SCCLLM: Automatic Smart Contract Comment Generation via Large Language Models and In-Context Learning
This is the source code to the paper "SCCLLM: Automatic Smart Contract Comment Generation via Large Language Models and In-Context Learning". Please refer to the paper for the experimental details.
In our work, we use two folders to store the data.
-
In the data folder, we store the data sets after processing, including the training sets, test sets and validation sets of code, comments and AST sequences.
-
In the large model data folder, store the data needed in the prompt template, including the top-k demonstrations provided, the test code, and the comments for the first code snippet retrieved.
-
The raw data can be referenced from our previous work:https://github.com/NTDXYG/CCGIR
Our work is mainly divided into retrieval model and large language model.
Notes in retrieval model:
- "model" directory is generated by CodeBert vector of warehouses and whitening solution of kernel and bias(need to downloadCodeBert on your local hard drive). Due to the large amount of data in the model folder, we uploaded the file to Google Cloud Drive for everyone to download.
- util.py is a toolkit that includes AST parsing, code preprocessing, and comment preprocessing.
- bert_whitening.py is a file operated with CodeBert+whitening.
- CCGIR.py is a encapsulated retrieval file that uses the Faiss-CPU.
Notes in large language model:
- LLM.py is code that modifies the prompt template and invokes the API interface. To use it, you need to install the openAI library in advance, which you can do with the following code.
pip install openai
- To run LLM.py, you need to replace openai.api_base, openai.api_key on lines 9 and 10 with your own URL and key.

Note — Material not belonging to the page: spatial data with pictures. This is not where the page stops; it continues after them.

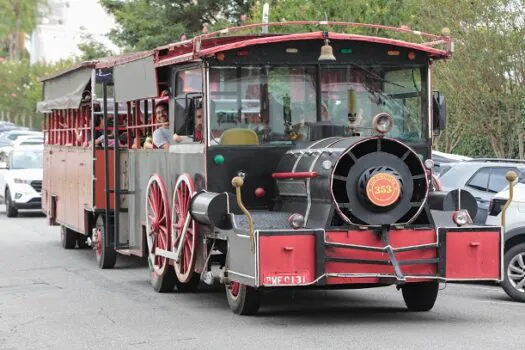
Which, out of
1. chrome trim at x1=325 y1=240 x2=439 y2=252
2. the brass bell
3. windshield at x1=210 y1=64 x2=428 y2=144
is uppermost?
the brass bell

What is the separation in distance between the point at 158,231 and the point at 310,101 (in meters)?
2.72

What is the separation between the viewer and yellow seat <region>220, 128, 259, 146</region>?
12.7 metres

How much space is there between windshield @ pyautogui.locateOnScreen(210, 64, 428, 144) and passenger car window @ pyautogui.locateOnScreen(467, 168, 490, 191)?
4742 mm

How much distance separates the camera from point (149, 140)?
50.4 feet

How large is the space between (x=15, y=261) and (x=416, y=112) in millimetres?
8012

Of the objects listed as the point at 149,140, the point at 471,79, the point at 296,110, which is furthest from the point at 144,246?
the point at 471,79

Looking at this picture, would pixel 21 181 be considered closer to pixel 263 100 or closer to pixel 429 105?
pixel 263 100

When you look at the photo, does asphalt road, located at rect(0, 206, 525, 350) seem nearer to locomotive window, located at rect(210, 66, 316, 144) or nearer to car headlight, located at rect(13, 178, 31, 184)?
locomotive window, located at rect(210, 66, 316, 144)

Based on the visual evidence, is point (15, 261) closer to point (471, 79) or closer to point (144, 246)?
point (144, 246)

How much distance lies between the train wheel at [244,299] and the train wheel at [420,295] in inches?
62.5

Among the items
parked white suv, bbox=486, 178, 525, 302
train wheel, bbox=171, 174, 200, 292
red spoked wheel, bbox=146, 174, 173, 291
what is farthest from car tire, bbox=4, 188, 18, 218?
parked white suv, bbox=486, 178, 525, 302

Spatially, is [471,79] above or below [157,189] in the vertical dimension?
above

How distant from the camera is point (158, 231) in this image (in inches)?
574

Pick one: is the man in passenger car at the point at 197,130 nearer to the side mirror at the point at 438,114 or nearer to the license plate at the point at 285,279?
the license plate at the point at 285,279
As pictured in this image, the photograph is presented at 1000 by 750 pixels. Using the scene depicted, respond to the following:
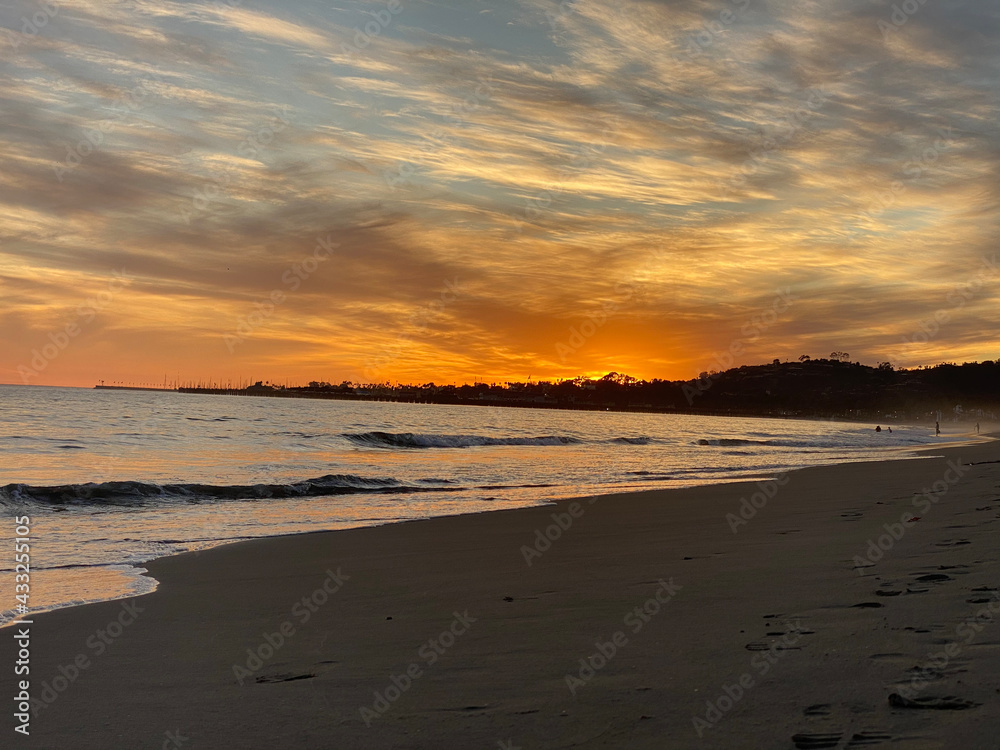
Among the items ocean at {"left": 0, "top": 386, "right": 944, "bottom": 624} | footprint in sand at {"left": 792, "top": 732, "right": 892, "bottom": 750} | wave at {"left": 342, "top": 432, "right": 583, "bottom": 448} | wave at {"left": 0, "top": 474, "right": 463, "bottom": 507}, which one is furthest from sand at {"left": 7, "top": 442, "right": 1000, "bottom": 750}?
wave at {"left": 342, "top": 432, "right": 583, "bottom": 448}

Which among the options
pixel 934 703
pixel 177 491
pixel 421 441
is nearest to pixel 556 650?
pixel 934 703

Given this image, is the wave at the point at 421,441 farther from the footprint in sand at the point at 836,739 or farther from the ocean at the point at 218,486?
the footprint in sand at the point at 836,739

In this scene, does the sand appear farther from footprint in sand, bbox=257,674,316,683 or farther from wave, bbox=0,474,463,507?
wave, bbox=0,474,463,507

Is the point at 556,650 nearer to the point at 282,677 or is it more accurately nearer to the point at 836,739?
the point at 282,677

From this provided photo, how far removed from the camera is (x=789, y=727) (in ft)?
10.8

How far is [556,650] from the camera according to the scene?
15.8ft

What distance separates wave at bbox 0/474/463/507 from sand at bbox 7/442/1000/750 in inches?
333

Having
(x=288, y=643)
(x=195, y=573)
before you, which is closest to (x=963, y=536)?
(x=288, y=643)

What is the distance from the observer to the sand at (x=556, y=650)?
11.5 feet

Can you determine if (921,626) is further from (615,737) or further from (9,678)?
(9,678)

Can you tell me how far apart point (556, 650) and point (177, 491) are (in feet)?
50.6

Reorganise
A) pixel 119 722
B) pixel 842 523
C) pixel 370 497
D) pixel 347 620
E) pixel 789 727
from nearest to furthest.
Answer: pixel 789 727
pixel 119 722
pixel 347 620
pixel 842 523
pixel 370 497

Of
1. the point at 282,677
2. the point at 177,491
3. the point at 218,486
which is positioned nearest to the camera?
the point at 282,677

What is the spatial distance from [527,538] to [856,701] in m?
7.77
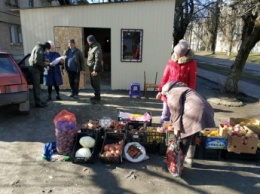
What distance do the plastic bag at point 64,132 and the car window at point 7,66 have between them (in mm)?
2218

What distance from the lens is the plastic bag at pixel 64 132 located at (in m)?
3.76

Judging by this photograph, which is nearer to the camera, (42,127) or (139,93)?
(42,127)

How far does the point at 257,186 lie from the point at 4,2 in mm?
23831

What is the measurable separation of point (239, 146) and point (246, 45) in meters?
5.43

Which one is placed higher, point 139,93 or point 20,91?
point 20,91

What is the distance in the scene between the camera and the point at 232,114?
21.4 ft

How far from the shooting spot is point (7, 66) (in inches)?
206

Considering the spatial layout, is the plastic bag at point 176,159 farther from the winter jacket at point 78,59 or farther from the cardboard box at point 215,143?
the winter jacket at point 78,59

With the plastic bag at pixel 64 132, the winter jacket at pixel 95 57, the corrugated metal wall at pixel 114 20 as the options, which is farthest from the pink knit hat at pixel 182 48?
the corrugated metal wall at pixel 114 20

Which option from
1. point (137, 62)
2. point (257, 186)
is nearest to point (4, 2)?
point (137, 62)

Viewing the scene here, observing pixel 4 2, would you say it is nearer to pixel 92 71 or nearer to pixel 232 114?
pixel 92 71

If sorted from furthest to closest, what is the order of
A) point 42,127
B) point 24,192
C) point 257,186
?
point 42,127 < point 257,186 < point 24,192

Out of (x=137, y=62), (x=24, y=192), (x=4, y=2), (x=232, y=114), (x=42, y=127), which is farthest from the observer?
(x=4, y=2)

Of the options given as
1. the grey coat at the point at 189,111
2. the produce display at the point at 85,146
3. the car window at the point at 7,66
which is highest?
the car window at the point at 7,66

To use our method on a new dataset you need to complete two steps: 1): Retrieve top-k demonstrations; 2): Invoke the API to generate comments.

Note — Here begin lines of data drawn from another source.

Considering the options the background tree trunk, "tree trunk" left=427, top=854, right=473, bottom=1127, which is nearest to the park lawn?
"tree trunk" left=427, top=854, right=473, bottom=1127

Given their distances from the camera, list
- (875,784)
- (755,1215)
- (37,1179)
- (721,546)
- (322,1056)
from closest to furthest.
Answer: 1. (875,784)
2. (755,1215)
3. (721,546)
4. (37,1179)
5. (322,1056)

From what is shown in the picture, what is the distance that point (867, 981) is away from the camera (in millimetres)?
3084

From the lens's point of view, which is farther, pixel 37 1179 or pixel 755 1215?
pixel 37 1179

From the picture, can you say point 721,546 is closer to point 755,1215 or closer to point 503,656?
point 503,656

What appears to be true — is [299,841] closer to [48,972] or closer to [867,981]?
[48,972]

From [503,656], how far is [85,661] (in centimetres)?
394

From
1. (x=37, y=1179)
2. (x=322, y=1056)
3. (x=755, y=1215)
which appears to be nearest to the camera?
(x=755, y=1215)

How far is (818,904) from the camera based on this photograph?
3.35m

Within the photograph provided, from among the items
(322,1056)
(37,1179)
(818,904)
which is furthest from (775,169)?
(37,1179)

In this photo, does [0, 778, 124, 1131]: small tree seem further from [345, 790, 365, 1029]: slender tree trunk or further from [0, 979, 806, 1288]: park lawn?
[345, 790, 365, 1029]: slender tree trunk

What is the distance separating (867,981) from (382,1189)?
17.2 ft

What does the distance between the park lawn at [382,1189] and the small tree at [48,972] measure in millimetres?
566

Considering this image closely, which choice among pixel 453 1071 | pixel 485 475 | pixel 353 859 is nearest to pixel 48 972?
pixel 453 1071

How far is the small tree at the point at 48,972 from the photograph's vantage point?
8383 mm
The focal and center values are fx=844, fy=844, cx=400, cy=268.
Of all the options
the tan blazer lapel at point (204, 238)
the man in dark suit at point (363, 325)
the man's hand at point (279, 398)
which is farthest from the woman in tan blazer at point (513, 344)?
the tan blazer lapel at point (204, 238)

Retrieve top-k demonstrations
-
Open bert_whitening.py. Line 8: the POOLING method can be selected by yourself. We select 'first_last_avg' for the best result. Line 13 N_COMPONENTS is the selected dimension after the reduction, after the superparameter verification, 256 is better. MAX_LENGTH, line 14, is the maximum length of the participle entered before Codebert. There is a tqdm in lines 28 and 29, and you can choose whether to turn it on or not. Line 84 pd.read_csv(), the file inside is changed to the code file of the new training set.

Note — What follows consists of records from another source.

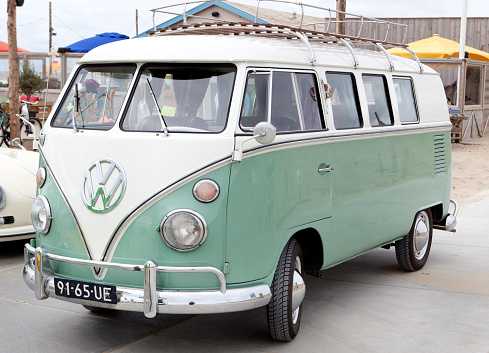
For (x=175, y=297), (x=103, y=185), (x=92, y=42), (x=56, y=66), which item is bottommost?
(x=175, y=297)

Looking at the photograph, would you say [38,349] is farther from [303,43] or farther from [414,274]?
[414,274]

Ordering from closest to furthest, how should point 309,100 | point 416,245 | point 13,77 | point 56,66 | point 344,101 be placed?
point 309,100
point 344,101
point 416,245
point 13,77
point 56,66

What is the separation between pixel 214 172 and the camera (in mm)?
4602

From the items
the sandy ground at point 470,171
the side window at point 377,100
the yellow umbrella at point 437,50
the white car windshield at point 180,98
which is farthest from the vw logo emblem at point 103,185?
the yellow umbrella at point 437,50

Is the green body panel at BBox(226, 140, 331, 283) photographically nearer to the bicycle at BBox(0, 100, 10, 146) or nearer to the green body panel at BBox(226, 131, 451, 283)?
the green body panel at BBox(226, 131, 451, 283)

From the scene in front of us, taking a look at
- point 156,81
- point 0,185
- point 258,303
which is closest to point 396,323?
point 258,303

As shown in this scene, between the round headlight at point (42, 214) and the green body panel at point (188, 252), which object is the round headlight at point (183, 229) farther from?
the round headlight at point (42, 214)

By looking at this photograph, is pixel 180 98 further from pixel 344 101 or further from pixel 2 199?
pixel 2 199

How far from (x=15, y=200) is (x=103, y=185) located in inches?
125

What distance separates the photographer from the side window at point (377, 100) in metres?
6.48

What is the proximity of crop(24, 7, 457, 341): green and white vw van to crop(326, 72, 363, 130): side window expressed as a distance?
2cm

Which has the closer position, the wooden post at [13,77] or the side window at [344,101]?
the side window at [344,101]

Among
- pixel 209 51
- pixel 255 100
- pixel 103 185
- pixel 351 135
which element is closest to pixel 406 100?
pixel 351 135

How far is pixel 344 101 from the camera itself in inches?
239
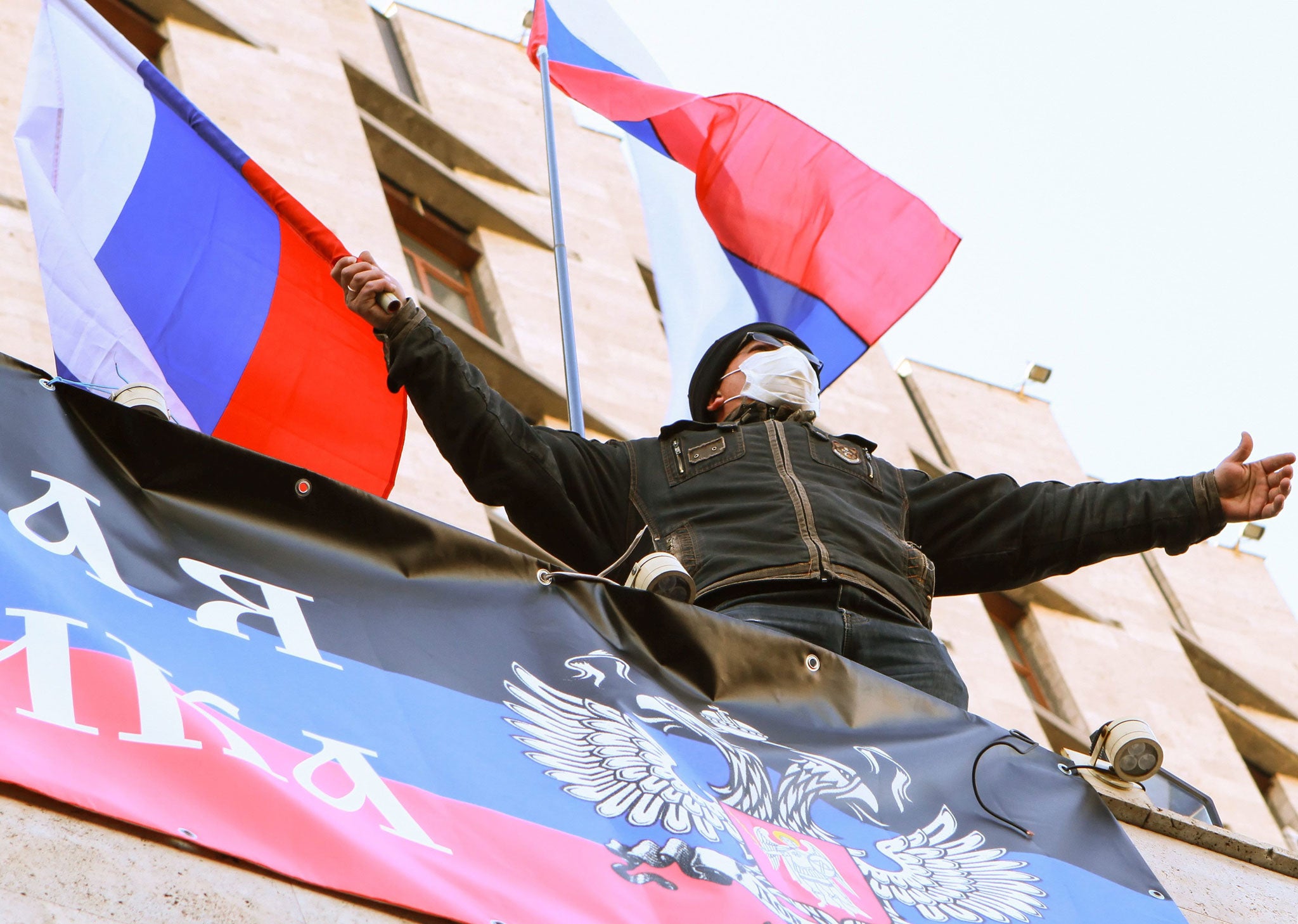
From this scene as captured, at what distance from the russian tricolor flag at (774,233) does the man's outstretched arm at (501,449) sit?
2.50m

df = pd.read_csv("data/train_base_function.csv", header=None)
Line 99,102,105, modify the save path address according to your needs.
When you're done, run the main function. After running, we get the semantic vector library of the training set, kernel and bias.
-
Open ccgpir. py. dim in line 16 is the dimension after the reduction is selected. Next, change the address of the file on lines 18 through 29, and change the address of the file on lines 47, 49, and 53.
df = pd.read_csv("data/train_base_function.csv", header=None) train_code_list = df[0].tolist()
Just run the main function directly on the new test/validation set.
Use LLMs to generate comments
- Open LLM.py. Modify your own prompt template, including prompt words and demonstration input, in the comment function on line 12.
- Modify lines 37 through 64 for your own data set and the provided demonstration. Run LLM.py directly when you're done
By following these steps, you should be able to replicate our experiments and obtain similar results. Please let us know if you encounter any issues during the process, and we will be happy to assist you.